One can argue that the reason is that VGG16 was trained on cats an dogs (among other things) so it is appropriate for cats VS dogs, but he wasn’t trained on different kinds of human behavior (like driving, texting, eating).

But I’m not sure that the previous argument stands, because if I remember correctly Jeremy stated that the convolutional layers of VGG16 are “Generic image descriptors” and should apply to any kind of image.


1 Like

According to the statefarm notebook, Jeremy did use VGG for the Statefarm kaggle competition.
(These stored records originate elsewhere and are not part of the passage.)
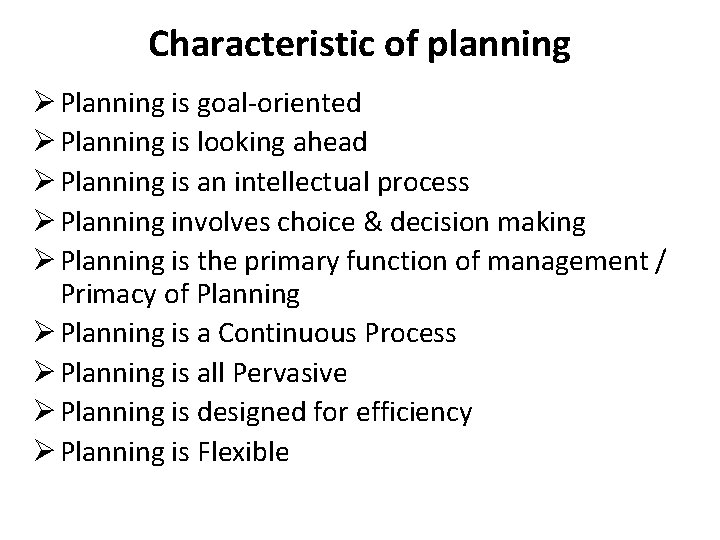 Characteristic of planning

➢ Planning is goal-oriented
➢ Planning is looking ahead
➢ Planning is an intellectual process
➢ Planning involves choice & decision making
➢ Planning is the primary function of management / Primacy of Planning
➢ Planning is a Continuous Process
➢ Planning is all Pervasive
➢ Planning is designed for efficiency
➢ Planning is Flexible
From skimming the notebook, it seems Jeremy started with simple networks to see which changes had which effects on performance.

Some headings:

  • Single conv layer
  • Data augmentation
  • Four conv/pooling pairs + dropout
  • Imagenet conv features
  • Batchnorm dense layers on pretrained conv layers
  • Pre-computed data augmentation + dropout
  • Pseudo labeling
  • The “things that didn’t really work” section

You can see from the headings that he’s trying many things and many combinations of things. He even added a section talking about the things he tried but that didn’t work and weren’t worth focusing on in the lesson.

Whenever you see “Imagenet conv” or “pretrained conv” when working on an image task, there’s a good chance the author is using VGG. (Although I wouldn’t be surprised if this statement becomes false in the next six months, because of the community’s research speed).

Edit: Maybe you were looking at the statefarm sample notebook. There Jeremy and/or Rachel even tried a linear model, likely to get a benchmark and to test the piping of the system.

You are correct, my mistake.
I asked the question in the begining of the lecture, later he actually used VGG16 :slight_smile: